## [Document]
>> start

I have the following transactions:

transaction 1

START TRANSACTION; 
SELECT * FROM invoices WHERE invoice_id = 18 FOR UPDATE; 
SELECT * FROM invoice_components WHERE invoice = 18 FOR UPDATE; 
SELECT * FROM invoice_expenses WHERE invoice = 18 FOR UPDATE; 

Everything works ok for the first transaction and the rows are selected and locked.

transaction 2

START TRANSACTION; 
SELECT * FROM invoices WHERE invoice_id = 19 FOR UPDATE; 
SELECT * FROM invoice_components WHERE invoice = 19 FOR UPDATE; 
SELECT * FROM invoice_expenses WHERE invoice = 19 FOR UPDATE; 

The second transaction returns ERROR 1205 (HY000): Lock wait timeout exceeded; try restarting transaction for the third query.

>> end

## [Work instructions]
1: In the text about the two database transactions, which query in transaction 2 returns ERROR 1205?
2: Can you continue the text about the two database transactions from where it stops?
The listing after this point comes from a different source.

## [Collected material]
>> start

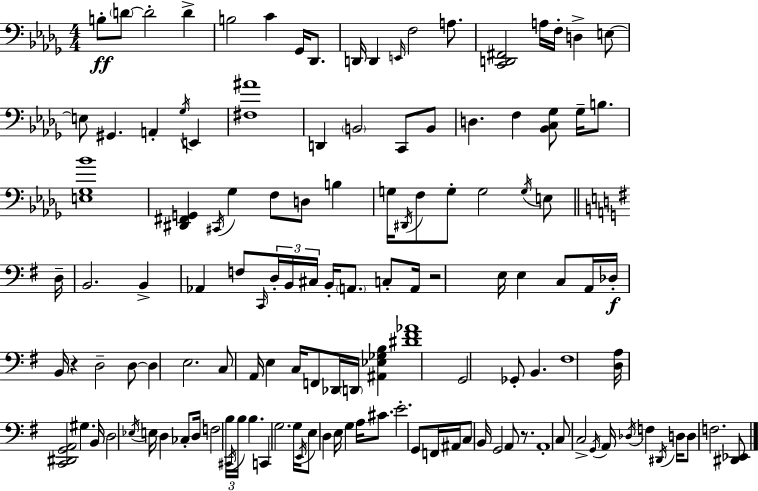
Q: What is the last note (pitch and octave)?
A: F3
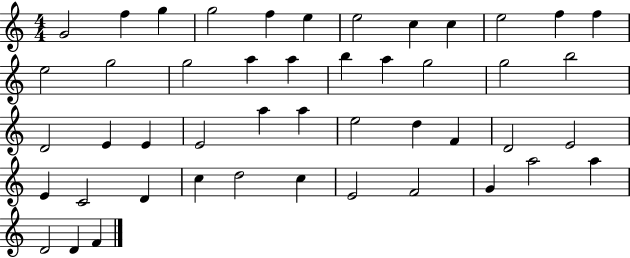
G4/h F5/q G5/q G5/h F5/q E5/q E5/h C5/q C5/q E5/h F5/q F5/q E5/h G5/h G5/h A5/q A5/q B5/q A5/q G5/h G5/h B5/h D4/h E4/q E4/q E4/h A5/q A5/q E5/h D5/q F4/q D4/h E4/h E4/q C4/h D4/q C5/q D5/h C5/q E4/h F4/h G4/q A5/h A5/q D4/h D4/q F4/q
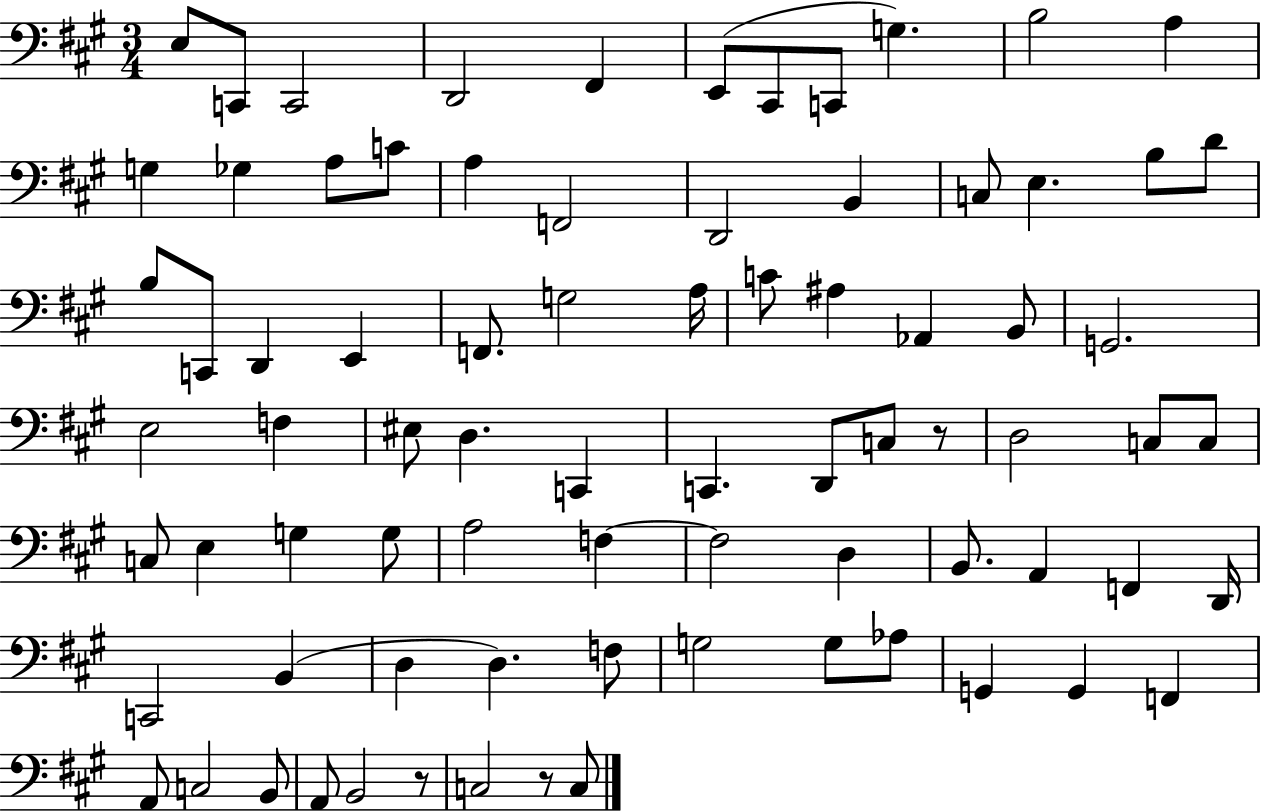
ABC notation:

>> end

## [Answers to the exercise]
1: The third query: SELECT * FROM invoice_expenses WHERE invoice = 19 FOR UPDATE;

2:
The same happens when I try to SELECT ... FOR UPDATE other invoices and their components and expenses. It seems the first transaction has locked all the rows in invoice_expenses table. Any ideas why this is happening?

Additional info

Transaction 2 starts after the third query of transaction 1. There are no other users, connections or transactions on the server.

The problem occurs in the default REPEATABLE READ transaction isolation level. It is fixed by changing to READ COMMITTED level. This is a solution but it still doesn't explain why the problem is occurring with invoice_expenses and not with invoice_components.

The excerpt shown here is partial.